Dans l’or et dans l’argent nous sentons leur passage
Quand le cratère plein glace ou brûle nos doigts.
À travers l’épaisseur des murs entrent les voix
Qui voltigent, l’odeur, le froid, la vapeur tiède
Du feu ; devant le feu, le fer lui-même cède,
Quand même une cuirasse enfermerait le corps.
La maladie aussi s’infiltre du dehors.
Quand de la terre au ciel la trombe emplit l’espace,
Brusquement suscitée, aussi vite elle passe.
Force est donc que partout des pores soient ouverts.

Mais tous les éléments dispersés dans les airs
Sur les différents corps diversement influent.
Ils conviennent aux uns, les autres les excluent.
Le soleil cuit la terre et la dessèche ; mais
980Il relâche la glace et, sur les hauts sommets,
Résout en eau l’amas de la neige hivernale ;
La cire à ses rayons s’amollit et s’étale.
S’il contracte les chairs et racornit la peau,
Le feu rend l’or liquide et fond l’airain.
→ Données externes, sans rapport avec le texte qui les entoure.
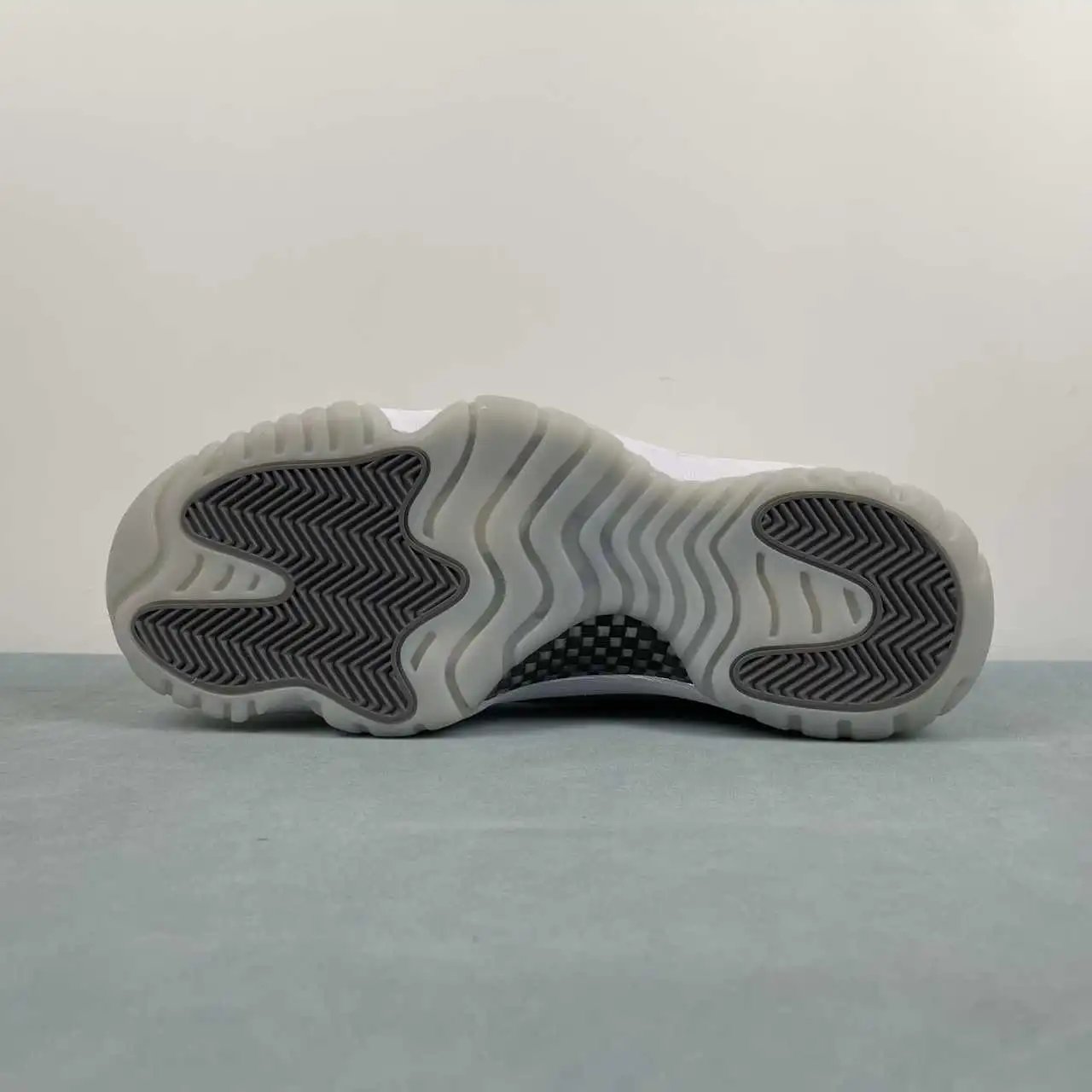 Air Jordan 11 AR0715-110 12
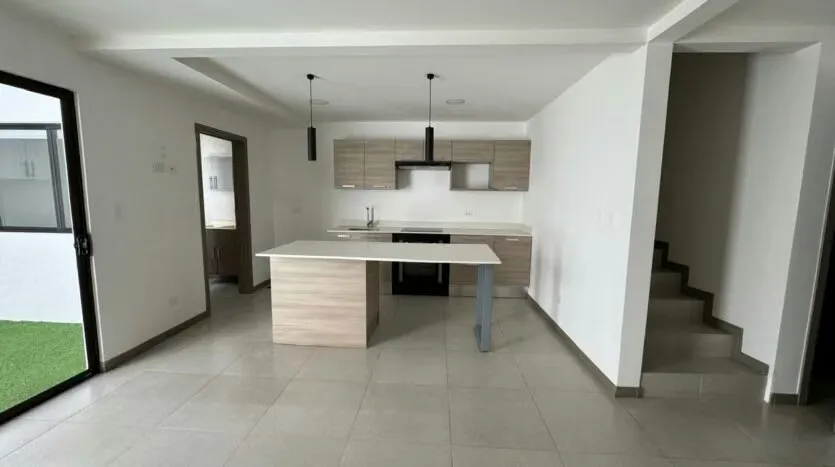 House for Sale in Gated Community in Escazú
Si l’eau
Trempe au sortir du feu la lame refroidie,
Elle assouplit la peau par la chaleur raidie.
La feuille d’olivier semble au chevreau barbu
Un mets tout d’ambroisie et de nectar imbu,
Et rien n’est plus amer à des lèvres humaines.
Le pourceau craint, il fuit, l’odeur des marjolaines ;
Les parfums les plus doux sont pour lui des poisons,
Ces parfums par lesquels souvent nous renaissons.